_Work request 1_.
In the blog post about the phrase "The body doesn't lie," how many times has the Paradigm Scribe forgotten to take his medication over the two months described?
_Work request 2_.
Continue the blog post about the phrase "The body doesn't lie," starting after its last sentence.

Extracted text section start

Wednesday, September 7, 2011

The Body Doesn’t Lie–Interpretation

So much could be said about this phrase: The body doesn’t lie. Indeed, a whole blog could be written about this statement alone. But I’ve got to start somewhere, so I’ll try to bring it home.

I know someone (the Paradigm Scribe) who has taken on more than he can chew. How does one manage a full-time Master’s degree, putting out applications for work, submitting essays for publication, writing the unimaginable sum of two thousand words a day, keep the wolves at bay, and still keep a happy home? One could just as easily ask: How do you eat an elephant?

One Bite At A Time

Which brings us to the Scribe’s personal problem. He complains that he’s taken on too much, that the courses he’s on are causing stress. And now he feels that he’s on track for an emotional break down. Fine and good. Let him stew in his own juices for awhile while we examine his environmental situation.

The physical temperatures around his home have hovered near 100 degrees for over three weeks. In the last two months solid, he has taken a 2,300 mile trip complete with breakdowns, missed schedules, a grueling 18 days of work, both creative and physical, that have demanded no more than five hours of sleep a night, has been forced to learn new skills, has a loved one who was in surgery – and as if this weren’t bad enough, has forgotten to take his medication at least eight times during those two months. He has also neglected to walk and run as has been his habit for nearly four months.

Then he feels like he’s having a nervous breakdown and – and here’s the catch! – he blames it on his schedule or classes or heat or – just about everything else but what it truly is: he is physically taxing his body and not let it go.

Interpretation:

All this is well and good – and normal behavior – but, getting to the point, he runs the risk of interpreting his physical situation and translating it into an emotional one when it doesn’t really exist.

Extracted text section end
Provided records section start

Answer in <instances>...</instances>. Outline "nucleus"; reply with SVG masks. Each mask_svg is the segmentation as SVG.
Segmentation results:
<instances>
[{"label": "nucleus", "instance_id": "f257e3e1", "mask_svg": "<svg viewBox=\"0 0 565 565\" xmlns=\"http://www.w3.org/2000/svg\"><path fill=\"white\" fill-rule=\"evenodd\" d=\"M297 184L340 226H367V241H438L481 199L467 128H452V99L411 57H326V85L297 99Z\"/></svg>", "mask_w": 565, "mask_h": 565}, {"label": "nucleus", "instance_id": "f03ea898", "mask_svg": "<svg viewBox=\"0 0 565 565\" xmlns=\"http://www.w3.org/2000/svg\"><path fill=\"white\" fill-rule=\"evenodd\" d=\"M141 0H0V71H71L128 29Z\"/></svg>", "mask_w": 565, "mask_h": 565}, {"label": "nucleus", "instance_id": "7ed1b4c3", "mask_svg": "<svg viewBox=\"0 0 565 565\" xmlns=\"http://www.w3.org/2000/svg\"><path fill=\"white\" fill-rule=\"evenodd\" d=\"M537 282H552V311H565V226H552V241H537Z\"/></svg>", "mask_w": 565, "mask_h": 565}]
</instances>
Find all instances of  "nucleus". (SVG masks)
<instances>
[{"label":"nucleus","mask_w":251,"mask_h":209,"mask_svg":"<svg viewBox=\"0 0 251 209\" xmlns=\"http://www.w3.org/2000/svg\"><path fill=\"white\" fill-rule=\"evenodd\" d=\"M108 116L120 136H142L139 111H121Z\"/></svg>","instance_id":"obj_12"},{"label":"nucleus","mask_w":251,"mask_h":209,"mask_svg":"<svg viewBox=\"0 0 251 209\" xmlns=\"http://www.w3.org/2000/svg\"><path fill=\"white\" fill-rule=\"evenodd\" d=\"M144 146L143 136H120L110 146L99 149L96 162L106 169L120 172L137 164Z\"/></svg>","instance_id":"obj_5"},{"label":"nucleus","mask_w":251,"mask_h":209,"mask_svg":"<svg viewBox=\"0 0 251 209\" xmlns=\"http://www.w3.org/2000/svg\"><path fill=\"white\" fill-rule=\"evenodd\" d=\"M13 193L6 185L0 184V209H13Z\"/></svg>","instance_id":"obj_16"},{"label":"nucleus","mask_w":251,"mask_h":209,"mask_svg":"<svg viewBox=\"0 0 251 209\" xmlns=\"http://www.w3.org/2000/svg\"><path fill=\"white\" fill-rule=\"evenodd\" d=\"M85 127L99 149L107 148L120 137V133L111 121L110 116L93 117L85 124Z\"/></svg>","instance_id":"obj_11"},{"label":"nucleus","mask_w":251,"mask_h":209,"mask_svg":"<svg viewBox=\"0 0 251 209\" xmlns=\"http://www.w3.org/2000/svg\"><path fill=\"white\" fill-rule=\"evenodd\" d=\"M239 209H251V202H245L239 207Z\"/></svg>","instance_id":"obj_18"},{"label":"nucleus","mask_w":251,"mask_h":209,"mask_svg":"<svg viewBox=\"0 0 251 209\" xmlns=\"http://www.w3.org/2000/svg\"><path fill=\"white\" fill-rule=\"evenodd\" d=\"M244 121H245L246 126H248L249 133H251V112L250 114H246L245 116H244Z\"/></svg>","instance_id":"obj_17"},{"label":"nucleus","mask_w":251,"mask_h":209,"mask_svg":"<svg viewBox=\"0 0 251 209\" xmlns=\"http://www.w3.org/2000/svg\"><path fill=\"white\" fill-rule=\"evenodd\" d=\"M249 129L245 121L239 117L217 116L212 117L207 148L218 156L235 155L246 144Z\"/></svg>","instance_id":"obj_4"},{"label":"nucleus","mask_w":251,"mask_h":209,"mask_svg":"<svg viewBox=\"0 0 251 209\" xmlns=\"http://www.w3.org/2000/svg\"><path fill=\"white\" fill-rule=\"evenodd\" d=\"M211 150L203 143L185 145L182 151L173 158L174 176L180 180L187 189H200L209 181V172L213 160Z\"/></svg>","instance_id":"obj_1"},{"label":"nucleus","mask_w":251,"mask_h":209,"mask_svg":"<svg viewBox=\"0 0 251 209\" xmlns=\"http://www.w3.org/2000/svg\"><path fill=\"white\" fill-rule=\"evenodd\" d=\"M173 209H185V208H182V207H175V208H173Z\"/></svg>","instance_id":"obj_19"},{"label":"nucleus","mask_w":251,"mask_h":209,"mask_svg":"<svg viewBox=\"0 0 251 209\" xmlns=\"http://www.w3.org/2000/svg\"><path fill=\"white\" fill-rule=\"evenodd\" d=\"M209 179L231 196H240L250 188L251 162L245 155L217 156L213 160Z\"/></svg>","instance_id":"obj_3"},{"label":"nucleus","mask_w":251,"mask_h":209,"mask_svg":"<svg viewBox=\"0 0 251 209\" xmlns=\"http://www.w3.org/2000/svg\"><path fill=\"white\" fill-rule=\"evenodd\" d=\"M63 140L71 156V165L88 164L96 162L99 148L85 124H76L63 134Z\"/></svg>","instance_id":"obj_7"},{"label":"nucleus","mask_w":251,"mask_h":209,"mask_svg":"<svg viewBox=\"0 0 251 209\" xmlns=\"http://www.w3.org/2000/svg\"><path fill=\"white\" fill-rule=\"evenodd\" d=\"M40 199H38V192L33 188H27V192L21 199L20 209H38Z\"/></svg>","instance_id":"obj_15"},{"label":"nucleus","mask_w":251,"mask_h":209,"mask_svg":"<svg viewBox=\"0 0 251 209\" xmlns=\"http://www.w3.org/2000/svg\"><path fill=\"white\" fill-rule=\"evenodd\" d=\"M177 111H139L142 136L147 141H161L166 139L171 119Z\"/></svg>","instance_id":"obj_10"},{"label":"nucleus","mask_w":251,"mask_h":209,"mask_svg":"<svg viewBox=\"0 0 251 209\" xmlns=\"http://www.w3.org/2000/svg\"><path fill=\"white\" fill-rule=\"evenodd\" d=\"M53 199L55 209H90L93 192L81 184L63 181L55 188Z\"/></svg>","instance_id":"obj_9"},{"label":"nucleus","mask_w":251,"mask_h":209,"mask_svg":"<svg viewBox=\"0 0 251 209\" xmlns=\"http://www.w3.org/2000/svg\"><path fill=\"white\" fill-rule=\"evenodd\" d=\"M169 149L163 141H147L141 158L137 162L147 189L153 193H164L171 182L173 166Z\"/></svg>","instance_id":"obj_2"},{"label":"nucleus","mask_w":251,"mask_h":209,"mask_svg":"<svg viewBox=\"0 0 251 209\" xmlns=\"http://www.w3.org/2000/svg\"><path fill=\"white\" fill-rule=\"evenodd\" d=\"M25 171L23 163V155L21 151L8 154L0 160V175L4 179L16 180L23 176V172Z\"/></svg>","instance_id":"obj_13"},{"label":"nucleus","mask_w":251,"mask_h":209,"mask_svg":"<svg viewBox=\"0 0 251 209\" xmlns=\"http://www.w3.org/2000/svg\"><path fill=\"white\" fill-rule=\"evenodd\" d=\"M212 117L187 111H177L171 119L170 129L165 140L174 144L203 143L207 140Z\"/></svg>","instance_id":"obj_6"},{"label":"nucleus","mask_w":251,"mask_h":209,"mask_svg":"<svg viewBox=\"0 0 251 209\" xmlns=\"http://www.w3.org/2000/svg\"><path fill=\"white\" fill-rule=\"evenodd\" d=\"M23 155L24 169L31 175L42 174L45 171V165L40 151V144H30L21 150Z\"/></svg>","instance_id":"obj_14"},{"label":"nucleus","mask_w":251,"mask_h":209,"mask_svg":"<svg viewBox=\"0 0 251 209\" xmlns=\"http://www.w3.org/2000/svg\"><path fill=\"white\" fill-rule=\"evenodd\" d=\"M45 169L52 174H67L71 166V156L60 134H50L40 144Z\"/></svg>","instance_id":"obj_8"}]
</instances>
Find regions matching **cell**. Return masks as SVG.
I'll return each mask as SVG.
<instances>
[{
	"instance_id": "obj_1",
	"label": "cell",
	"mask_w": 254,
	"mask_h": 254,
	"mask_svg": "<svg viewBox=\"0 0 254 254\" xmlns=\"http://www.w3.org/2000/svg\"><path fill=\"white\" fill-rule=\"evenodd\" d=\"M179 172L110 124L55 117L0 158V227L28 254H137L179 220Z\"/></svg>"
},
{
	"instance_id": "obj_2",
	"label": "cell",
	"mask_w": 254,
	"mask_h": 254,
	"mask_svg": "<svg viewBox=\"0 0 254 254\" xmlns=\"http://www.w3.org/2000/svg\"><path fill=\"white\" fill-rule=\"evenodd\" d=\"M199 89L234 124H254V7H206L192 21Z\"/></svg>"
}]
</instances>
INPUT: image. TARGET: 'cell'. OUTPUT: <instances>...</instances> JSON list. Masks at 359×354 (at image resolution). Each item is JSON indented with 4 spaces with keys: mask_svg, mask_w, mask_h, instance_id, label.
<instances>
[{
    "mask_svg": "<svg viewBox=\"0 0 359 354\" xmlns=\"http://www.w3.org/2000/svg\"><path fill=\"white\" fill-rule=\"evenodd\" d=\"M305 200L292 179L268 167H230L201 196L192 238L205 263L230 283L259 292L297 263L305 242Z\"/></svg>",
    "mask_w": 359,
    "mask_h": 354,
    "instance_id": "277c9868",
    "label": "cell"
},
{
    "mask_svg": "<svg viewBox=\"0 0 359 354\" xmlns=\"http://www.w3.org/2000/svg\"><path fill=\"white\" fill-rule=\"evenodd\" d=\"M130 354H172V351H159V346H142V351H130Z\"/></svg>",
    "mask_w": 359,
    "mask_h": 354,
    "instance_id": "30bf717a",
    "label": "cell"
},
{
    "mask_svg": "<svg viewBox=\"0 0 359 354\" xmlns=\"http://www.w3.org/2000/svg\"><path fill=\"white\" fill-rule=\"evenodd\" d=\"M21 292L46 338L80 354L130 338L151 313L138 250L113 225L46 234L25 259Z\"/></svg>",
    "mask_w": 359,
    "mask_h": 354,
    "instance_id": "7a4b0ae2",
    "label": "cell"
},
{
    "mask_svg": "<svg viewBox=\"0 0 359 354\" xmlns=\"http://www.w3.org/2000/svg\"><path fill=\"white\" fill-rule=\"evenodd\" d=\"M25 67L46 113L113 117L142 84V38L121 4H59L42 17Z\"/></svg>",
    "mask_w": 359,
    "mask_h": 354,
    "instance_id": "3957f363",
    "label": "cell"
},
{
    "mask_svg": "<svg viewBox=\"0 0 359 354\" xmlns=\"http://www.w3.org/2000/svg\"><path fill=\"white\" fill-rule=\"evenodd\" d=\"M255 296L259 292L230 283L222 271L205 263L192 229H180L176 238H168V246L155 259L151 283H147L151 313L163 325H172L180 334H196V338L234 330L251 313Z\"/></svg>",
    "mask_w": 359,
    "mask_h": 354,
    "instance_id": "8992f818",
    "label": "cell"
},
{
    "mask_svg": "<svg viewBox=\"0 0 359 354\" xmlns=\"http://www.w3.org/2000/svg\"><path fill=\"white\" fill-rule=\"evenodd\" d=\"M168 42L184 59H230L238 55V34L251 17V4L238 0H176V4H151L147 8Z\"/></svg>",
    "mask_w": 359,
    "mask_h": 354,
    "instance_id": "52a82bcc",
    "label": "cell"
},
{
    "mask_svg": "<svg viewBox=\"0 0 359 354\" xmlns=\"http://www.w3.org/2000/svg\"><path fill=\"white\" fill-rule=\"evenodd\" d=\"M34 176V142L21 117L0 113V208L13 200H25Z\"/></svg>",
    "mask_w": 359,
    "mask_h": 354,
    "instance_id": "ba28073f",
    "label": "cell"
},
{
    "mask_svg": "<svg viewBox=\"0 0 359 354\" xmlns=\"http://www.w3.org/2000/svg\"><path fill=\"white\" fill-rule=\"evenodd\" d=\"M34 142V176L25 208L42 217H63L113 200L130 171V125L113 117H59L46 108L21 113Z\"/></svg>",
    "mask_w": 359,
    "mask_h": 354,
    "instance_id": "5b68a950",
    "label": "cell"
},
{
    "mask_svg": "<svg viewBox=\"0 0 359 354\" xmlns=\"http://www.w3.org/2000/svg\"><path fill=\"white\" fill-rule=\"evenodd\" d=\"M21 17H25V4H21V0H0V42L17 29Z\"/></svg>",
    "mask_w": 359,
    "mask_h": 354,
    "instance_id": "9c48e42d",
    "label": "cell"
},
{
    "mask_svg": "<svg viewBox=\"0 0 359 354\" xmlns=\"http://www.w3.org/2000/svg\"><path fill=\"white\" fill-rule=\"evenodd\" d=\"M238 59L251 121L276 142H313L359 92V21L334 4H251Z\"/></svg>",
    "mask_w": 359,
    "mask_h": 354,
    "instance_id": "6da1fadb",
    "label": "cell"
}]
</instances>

Provided records section end

_Expected output 1_.
At least eight times.

_Expected output 2_.
This is a tricky concept to convey, so I’ll reiterate. The danger is not that he’s ruining his body – though that is a possibility – the real danger is that he is going to interpret his physical deterioration with his attitude about his studies, his career, his job, his life, his marriage, and so on.

His physical deterioration was being interpreted/translated/transposed as a mental one. We often times feel bad (don’t kick the dog) and make the assumption that it’s related to our attitudes.

The Body Doesn’t Lie.

But often times interpreting what’s going on physically effects our reasoning capacity – We want to blame something so we can fix it. What to do? Understanding this nature within us: to attribute physical conditions with our personal attitudes, is often enough to take a step back and take care of the true matter at hand – our health. The Paradigm Scribe simply needs to get back on a healthy regimen, get his normal rest, eat his healthy best, take his meds (if that’s what he’s supposed to do), walk and get back to physical shape. If the other things are still overwhelming, then he should attack those problems the way one would eat an elephant – one bite at a time.